*取り組む内容*:
本文によると、筆者が初めて1日に3本の映画を観ようとしたのは何年何月ですか。

1年前の今日、僕は「怪物」に出会った。
僕は去年の今日6月6日。映画「怪物」を観た。
その時のことをここに記録として残そうと思います。
2023年。僕は映画を観ることを趣味にした。
きっかけはごく単純で、「休み一日を使って三本映画を視聴する事にチャレンジ」したところ、とても充実した一日になったからである。
なぜ映画を3本一気観しようと思ったのか、理由は覚えていない。
最初はその一月前の2023年5月、GW明けの休みが取れた1日に3本映画を観てみようとただ思ったことが始まりだった。
話題になっている「ザ・スーパーマリオブラザーズ・ムービー」と「THE FIRST SLAM DUNK」、観ることを義務付けていた「ガーディアンズオブギャラクシー volume3」(これはmarvel映画にハマっておりMCUシリーズを通して観ることを決めていたのだ)。
この3本を1日で観ることをやってみよう、と思い立ち決行してみたら思いの外、それにハマってしまったのだ。

*提供資料*:

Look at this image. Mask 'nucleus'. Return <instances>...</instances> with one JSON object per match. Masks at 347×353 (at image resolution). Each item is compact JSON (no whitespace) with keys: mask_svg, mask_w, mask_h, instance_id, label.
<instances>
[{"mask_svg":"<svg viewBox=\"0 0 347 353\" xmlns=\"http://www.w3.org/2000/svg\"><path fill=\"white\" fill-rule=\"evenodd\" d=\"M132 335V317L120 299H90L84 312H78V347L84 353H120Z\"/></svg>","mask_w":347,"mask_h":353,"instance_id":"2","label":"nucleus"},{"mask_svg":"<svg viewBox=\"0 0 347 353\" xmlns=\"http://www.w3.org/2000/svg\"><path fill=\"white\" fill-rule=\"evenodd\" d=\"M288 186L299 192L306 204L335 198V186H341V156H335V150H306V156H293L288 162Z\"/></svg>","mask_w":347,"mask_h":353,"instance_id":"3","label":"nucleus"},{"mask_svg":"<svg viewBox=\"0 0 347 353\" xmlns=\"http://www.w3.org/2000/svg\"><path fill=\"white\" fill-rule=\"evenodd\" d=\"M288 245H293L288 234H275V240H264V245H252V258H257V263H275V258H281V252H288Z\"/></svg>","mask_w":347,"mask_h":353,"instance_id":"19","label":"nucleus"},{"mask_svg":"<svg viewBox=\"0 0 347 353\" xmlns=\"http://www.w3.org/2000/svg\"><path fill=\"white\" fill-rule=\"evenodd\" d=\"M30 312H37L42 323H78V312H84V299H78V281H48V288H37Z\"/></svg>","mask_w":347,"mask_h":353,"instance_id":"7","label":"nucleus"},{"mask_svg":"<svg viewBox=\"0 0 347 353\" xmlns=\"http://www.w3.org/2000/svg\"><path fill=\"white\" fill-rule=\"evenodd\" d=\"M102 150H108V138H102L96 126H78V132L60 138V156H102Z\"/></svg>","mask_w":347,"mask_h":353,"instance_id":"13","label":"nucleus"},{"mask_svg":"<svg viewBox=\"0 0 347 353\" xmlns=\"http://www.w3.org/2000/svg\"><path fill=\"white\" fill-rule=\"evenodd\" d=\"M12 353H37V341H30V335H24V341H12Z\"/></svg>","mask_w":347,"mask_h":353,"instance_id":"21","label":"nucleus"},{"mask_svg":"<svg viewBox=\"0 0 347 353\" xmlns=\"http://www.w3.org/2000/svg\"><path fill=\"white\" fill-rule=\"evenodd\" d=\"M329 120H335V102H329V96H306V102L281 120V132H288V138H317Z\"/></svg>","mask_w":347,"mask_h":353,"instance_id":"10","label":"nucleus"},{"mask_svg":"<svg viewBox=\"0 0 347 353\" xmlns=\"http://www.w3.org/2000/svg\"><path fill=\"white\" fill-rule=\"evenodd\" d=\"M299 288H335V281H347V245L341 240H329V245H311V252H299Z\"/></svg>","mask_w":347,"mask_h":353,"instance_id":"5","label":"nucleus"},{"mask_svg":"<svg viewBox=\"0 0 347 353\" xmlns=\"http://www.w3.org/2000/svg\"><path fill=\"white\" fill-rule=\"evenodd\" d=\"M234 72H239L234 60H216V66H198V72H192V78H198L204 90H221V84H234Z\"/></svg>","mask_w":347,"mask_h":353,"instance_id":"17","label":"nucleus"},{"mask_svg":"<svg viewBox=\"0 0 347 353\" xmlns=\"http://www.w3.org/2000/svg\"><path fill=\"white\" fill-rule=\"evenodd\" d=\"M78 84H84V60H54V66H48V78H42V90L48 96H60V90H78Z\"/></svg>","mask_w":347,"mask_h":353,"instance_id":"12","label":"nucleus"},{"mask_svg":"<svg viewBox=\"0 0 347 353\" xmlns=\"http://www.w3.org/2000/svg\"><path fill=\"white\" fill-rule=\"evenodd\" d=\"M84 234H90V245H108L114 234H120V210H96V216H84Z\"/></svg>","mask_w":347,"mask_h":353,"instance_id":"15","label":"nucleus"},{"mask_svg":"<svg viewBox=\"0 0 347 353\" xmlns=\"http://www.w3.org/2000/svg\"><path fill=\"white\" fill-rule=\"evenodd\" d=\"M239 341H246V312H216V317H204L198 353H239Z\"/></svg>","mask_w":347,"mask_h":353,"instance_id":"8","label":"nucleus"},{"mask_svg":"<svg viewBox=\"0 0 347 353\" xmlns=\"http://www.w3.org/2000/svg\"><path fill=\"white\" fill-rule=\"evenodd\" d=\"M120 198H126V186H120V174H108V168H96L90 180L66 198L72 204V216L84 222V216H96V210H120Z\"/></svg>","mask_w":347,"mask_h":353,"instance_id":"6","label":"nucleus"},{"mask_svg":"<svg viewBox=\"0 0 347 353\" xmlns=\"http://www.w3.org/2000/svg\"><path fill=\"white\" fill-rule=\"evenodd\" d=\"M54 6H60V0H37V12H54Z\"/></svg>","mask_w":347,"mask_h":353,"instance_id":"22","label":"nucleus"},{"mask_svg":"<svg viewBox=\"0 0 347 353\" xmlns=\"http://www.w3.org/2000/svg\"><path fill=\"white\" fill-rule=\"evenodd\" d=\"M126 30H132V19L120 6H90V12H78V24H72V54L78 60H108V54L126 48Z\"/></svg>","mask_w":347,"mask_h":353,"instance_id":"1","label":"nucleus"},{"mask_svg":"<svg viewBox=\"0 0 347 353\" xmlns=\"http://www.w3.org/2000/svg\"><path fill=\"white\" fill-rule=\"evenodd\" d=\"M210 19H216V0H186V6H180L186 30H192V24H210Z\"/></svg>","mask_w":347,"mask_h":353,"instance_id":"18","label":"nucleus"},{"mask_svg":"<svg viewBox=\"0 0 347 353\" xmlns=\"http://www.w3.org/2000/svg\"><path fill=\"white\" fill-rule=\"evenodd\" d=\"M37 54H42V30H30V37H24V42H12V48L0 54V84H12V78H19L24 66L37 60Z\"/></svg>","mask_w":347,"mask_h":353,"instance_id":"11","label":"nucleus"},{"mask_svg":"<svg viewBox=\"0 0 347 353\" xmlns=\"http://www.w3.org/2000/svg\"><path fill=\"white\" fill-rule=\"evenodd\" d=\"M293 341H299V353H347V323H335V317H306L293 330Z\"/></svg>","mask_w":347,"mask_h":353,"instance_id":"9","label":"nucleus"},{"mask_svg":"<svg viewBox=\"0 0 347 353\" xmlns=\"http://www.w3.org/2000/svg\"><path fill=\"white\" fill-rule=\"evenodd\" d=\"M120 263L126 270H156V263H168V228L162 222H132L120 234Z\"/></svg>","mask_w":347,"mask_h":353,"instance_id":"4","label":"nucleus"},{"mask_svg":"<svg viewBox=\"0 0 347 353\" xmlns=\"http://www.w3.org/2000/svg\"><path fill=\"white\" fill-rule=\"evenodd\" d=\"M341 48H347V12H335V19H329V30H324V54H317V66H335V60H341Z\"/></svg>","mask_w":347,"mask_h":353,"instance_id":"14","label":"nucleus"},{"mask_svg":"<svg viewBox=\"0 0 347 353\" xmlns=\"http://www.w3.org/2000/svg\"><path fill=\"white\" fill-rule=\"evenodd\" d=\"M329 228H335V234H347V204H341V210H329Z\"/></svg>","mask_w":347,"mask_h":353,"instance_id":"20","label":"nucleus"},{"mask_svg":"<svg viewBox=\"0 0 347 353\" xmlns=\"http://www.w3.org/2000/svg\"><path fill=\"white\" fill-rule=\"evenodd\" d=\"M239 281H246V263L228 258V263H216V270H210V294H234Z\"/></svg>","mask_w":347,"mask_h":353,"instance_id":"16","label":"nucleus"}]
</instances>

*解答*:
2023年5月です。